笑顔になりながら礼を言う彼に、リーナも笑顔を返す。 そして再び悠が絵を描き出したことを確認すると、リーナも席を立ち自分の作業を再開した。

少しでも気が楽になったのか、今では楽しそうに歌を歌いながら絵を描いている。 そんな彼の歌を心地よく耳にしながら、リーナは今後のことを考えた。


―――・・・私やっぱり、ハルくんの笑顔を守りたいな。


嘘をついてもいい。 そうすることで、悠の笑顔がずっと保たれるなら。 それにやはり、舞の命はなくなってしまうということは、どうしても口にすることができなかった。
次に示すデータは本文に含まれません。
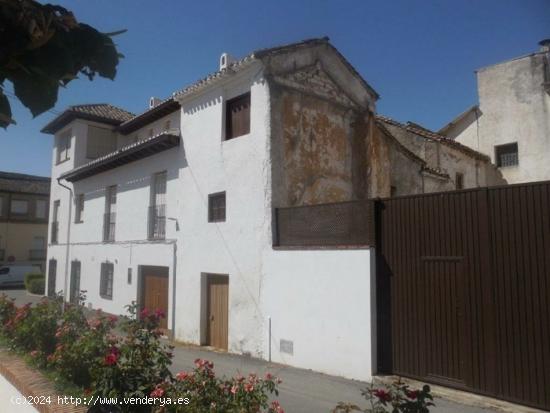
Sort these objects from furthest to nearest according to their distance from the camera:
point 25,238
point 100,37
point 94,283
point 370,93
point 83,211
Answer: point 25,238
point 83,211
point 94,283
point 370,93
point 100,37

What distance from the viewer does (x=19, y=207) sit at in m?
35.6

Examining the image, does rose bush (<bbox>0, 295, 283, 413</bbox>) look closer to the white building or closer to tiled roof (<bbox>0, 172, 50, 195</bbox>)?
the white building

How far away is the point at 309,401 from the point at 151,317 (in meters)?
3.05

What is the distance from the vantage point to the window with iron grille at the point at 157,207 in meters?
13.3

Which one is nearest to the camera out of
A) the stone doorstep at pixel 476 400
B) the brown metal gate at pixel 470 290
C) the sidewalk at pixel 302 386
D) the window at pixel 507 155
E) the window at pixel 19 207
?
the stone doorstep at pixel 476 400

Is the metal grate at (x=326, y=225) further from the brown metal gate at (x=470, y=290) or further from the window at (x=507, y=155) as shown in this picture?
the window at (x=507, y=155)

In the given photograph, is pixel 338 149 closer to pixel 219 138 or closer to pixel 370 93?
pixel 370 93

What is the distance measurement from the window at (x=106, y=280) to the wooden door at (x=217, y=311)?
20.6 feet

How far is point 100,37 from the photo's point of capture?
5.45 feet

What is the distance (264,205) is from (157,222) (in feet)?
Answer: 17.4

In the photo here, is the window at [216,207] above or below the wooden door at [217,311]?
above

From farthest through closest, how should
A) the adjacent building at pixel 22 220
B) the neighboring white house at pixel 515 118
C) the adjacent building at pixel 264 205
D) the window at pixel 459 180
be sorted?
the adjacent building at pixel 22 220 < the window at pixel 459 180 < the neighboring white house at pixel 515 118 < the adjacent building at pixel 264 205

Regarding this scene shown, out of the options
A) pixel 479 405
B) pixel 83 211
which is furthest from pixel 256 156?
pixel 83 211

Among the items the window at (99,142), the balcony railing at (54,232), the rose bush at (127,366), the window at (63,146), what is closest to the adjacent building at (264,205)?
the window at (99,142)
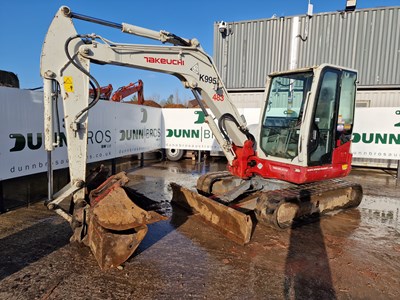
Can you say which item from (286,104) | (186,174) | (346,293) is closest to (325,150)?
(286,104)

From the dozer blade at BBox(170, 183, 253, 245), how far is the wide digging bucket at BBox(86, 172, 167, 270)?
1.30 meters

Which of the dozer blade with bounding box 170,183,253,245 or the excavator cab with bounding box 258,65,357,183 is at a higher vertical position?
the excavator cab with bounding box 258,65,357,183

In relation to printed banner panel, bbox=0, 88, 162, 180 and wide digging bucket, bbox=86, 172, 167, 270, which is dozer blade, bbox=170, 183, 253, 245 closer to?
wide digging bucket, bbox=86, 172, 167, 270

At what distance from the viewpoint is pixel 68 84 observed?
386 cm

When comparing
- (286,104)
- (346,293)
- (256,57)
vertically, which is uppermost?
(256,57)

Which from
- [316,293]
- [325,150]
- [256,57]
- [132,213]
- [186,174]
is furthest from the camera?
[256,57]

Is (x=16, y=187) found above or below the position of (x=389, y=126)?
below

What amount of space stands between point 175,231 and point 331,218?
302 cm

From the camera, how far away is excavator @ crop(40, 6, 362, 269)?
372cm

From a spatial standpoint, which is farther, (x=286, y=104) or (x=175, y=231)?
(x=286, y=104)

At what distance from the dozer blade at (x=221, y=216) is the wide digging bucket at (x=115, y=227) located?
4.26 feet

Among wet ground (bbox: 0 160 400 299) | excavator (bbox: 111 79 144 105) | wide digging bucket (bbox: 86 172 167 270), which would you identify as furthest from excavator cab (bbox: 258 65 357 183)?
excavator (bbox: 111 79 144 105)

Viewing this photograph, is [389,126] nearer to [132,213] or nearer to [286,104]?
[286,104]

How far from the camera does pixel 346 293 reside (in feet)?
10.4
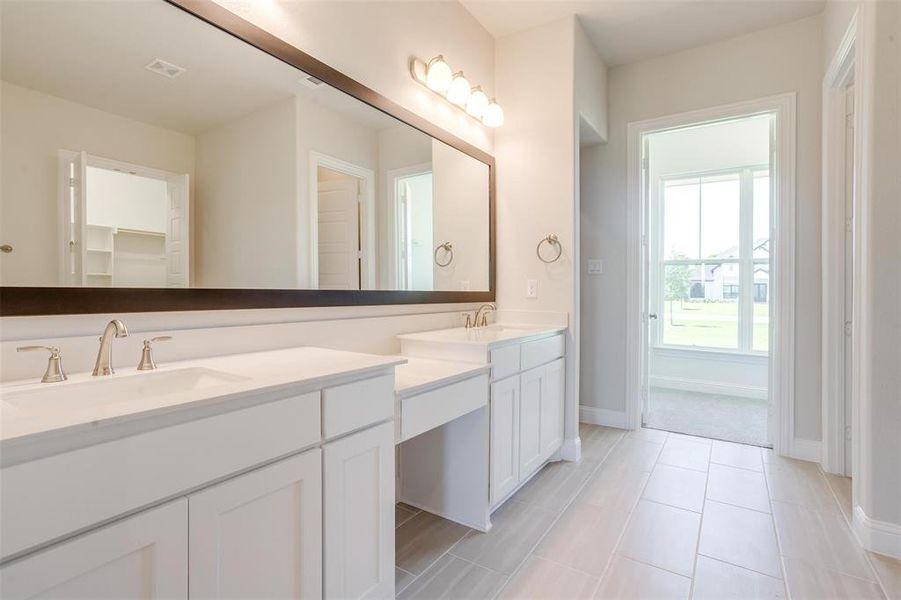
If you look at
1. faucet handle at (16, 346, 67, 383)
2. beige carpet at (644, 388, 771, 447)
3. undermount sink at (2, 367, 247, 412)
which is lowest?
beige carpet at (644, 388, 771, 447)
それを告げると、悠は悲しんでしまうから。 だとしたら、今の自分にできること――――


―――ハルくんを舞ちゃんから、少しずつでも離れさせればいいんだ。

―――そうしたら、たとえ悲しんだとしても酷くは悲しまない。

―――・・・明日から、試してみようかな。


今は舞に夢中の悠。 だけどそんな彼の心を舞から少しでも引き剥がすことによって、依存心がなくなり、もし悪いことを聞いたとしても衝撃は今よりも大分和らぐだろう。

リーナは悠の笑顔を守るため――――少しずつ、動こうとしていた。